◆ **Texte**
• • •
Précisément, c’est à la suite de la publication dans une revue spécialisée sur les vins, d’un article reproduisant les critiques portées par un spécialiste des grands crus bordelais sur un grand cru classé Saint Julien, et sa comparaison en sa défaveur avec un Pauillac, que la société propriétaire du vin dénigré assigne l’éditeur en dénigrement. Il lui reprochait de ne pas avoir procédé à la vérification d’une information publiée dans la revue et selon laquelle le Pauillac avait été bien plus plébiscité que le Saint-Julien lors d’une dégustation en public et à l’aveugle. En l’occurrence, dans cette affaire et conformément au droit de libre critique qui implique une liberté d’expression par nature subjective, les propos du critique en œnologie n’étaient pas mis en cause.

Le dénigrement, qui constitue une pratique de concurrence déloyale, est sanctionné par le mécanisme de la responsabilité délictuelle des articles 1382 et 1383 du code civil, et vise les produits ou les services d’une société et non la société elle-même. C’est d’ailleurs ce qui le distingue de la diffamation visée par l’article 29 de la loi de 1881 sur la presse, qui est une allégation ou l'imputation d'un fait qui porte atteinte à l'honneur ou à la considération d’une personne. Le dénigrement sera jugé fautif, lorsque les propos tenus par une société sur sa concurrente ont pour but de détourner une partie de la clientèle à son profit (Cass. 1re civ., 5 déc. 2006, n° 05-17.710, n° 1716 FS-P+B) ou bien de jeter le discrédit ou ternir l’image de marque d’un produit, quelquefois en dehors de toute situation de concurrence. Il suppose la preuve du préjudice, une faute et un lien de causalité.
• • •
◆ **Les données**
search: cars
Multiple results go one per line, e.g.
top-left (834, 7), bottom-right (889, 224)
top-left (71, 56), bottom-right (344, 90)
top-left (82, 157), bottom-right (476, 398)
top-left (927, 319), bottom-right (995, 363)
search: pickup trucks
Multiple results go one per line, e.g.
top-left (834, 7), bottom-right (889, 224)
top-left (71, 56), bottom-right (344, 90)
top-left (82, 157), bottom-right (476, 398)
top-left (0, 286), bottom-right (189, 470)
• • •
◆ **Tâches**
a – Pouvez-vous reformuler toutes les entrées en un CSV à deux colonnes, « demande » et « réponse », avec une ligne par entrée, chaque champ entre guillemets et les sauts de ligne remplacés par des espaces ?
b – Pouvez-vous poursuivre le texte sur le dénigrement après sa dernière phrase ?
Le texte et les entrées ne proviennent pas de la même source.

◆ **Résultats par tâche**
a –
demande,réponse
"search: cars Multiple results go one per line, e.g. top-left (834, 7), bottom-right (889, 224) top-left (71, 56), bottom-right (344, 90) top-left (82, 157), bottom-right (476, 398)","top-left (927, 319), bottom-right (995, 363)"
"search: pickup trucks Multiple results go one per line, e.g. top-left (834, 7), bottom-right (889, 224) top-left (71, 56), bottom-right (344, 90) top-left (82, 157), bottom-right (476, 398)","top-left (0, 286), bottom-right (189, 470)"

b –
Dans son chapeau intérieur de l’arrêt du 12 décembre, la Cour de cassation indique que " même en l’absence d’une situation de concurrence directe et effective entre les personnes concernées, la publication, par l’une, de propos de nature à jeter le discrédit sur un produit fabriqué ou commercialisé par l’autre, peut constituer un acte de dénigrement, sans que la caractérisation d’une telle faute exige la constatation d’un élément intentionnel. Cependant, lorsque les appréciations portées sur un produit concernent un sujet d’intérêt général et reposent sur une base factuelle suffisante, leur divulgation relève du droit à la liberté d’expression, qui inclut le droit de libre critique, et ne saurait, dès lors, être regardée comme fautive, sous réserve qu’elles soient exprimées avec une certaine mesure. En revanche, l’éditeur de presse, tenu de fournir des informations fiables et précises, doit procéder à la vérification des faits qu’il porte lui-même à la connaissance du public ; qu’à défaut, la diffusion d’une information inexacte et dénigrante sur un produit est de nature à engager sa responsabilité ".

Les juges du fond, dont l’arrêt est cassé au visa des articles précités, avaient relevé que les propos contenus dans l’article étaient de nature à porter atteinte à la réputation du vin de bordeaux, mais avaient jugé que  :

  1. l’éditeur n’avait aucun devoir de vérification de la qualité ni même de l’exactitude de la chronique de l’œnologue, compte tenu de sa réputation de critique reconnu dans le milieu averti des lecteurs de la revue spécialisée ;
  2. l’éditeur n’avait pas connaissance de l’erreur matérielle résultant de l’inversion de notes attribuées aux bouteilles de la dégustation.

Si les appréciations portées par le critique de vins- au demeurant non incriminées- ne faisaient qu’exprimer son opinion et relevaient, par suite, du droit de libre critique, il incombait à la société éditrice de procéder à la vérification des éléments factuels qu’elle portait elle-même à la connaissance du public et qui avaient un caractère dénigrant.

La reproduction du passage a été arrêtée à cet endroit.